Security governance, compliance, and management frameworks


Safety-critical mobility demands governance beyond algorithms. The NIST AI RMF prescribes risk identification, measurement, and governance practices, with a generative-AI profile for emerging risks (NIST, 2023; NIST, 2024). ISO/IEC 27001:2022 operationalizes ISMS controls (access, cryptography, audit logging) across the FL lifecycle. Hamdare & Al-Smadi (2025) emphasize protocol-level security (Open Charge Point Protocol) in EV charging ecosystems ensuring traceability, monitoring and secure security within the charging system. 


Toward trustworthy FL pipelines for EV DC/AC hybrids


Integrative work argues for end-to-end security in CPS-grade FL, including update-integrity protections and topology-aware deployment (War et al., 2025). Coupling IDS baselines (Jeong & Choi, 2022; Tanyıldız et al., 2025) with FL systems research suggests a pathway to privacy-preserving, fleet-wide learning.


Representative citations: War et al., 2025; Jeong & Choi, 2022; Tanyıldız et al., 2025.

Gap: Missing is a unified, technology-management framework that

(i) marries DC/AC converter safety envelopes with FL anomaly inference, (ii) demonstrates end-to-end latency and bandwidth gains on hybrid EV/charging topologies, an

(iii) aligns with AI governance (NIST) and certification (ISO/IEC 27001).

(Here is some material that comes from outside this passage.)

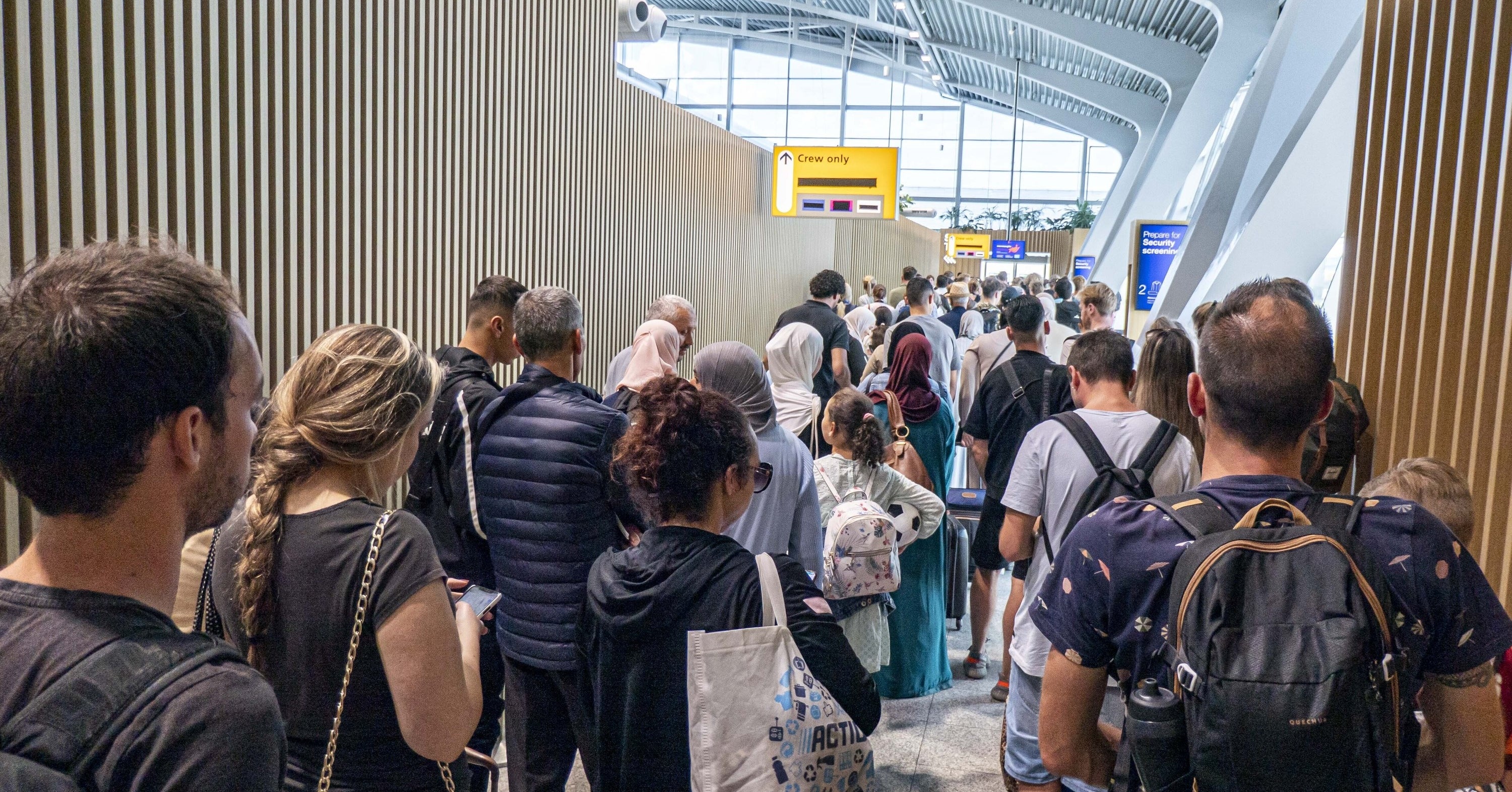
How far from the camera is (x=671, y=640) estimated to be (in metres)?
1.85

Positioning and contribution

Building on FL fundamentals (McMahan et al., 2017; Bonawitz et al., 2019) and EV security evidence (Jeong & Choi, 2022; Tanyıldız et al., 2025), this study operationalizes an edge-centric, privacy-preserving intrusion detection system(IDS) for hybrid DC/AC EV systems that fuses converter-aware telemetry with communications-health indicators;

quantifies latency and bandwidth improvements, consistent with edge-FL theory (Satyanarayanan, 2017; Xia et al., 2021); and embeds deployment within TIPS-aligned governance and NIST/ISO controls to connect technical assurance with organizational accountability (NIST, 2023; ISO/IEC, 2022). Collectively, this closes a documented gap by delivering an integrated technology-management framework for trustworthy FL in real-time EV cyber-physical operations.


3. Materials and Methods


The proposed architecture integrates Federated Deep Neural Networks (FDNNs) deployed across edge nodes, vehicle control units, and charging stations, all connected to centralized model-aggregation servers. The experimental environment was implemented using TensorFlow Federated (TFF) for distributed orchestration and validated through MATLAB/Simulink simulations modeling AC/DC powertrain dynamics. Such hybrid co-simulation settings have proven effective for evaluating cybersecurity in electric-mobility systems (Tanyıldız et al., 2025).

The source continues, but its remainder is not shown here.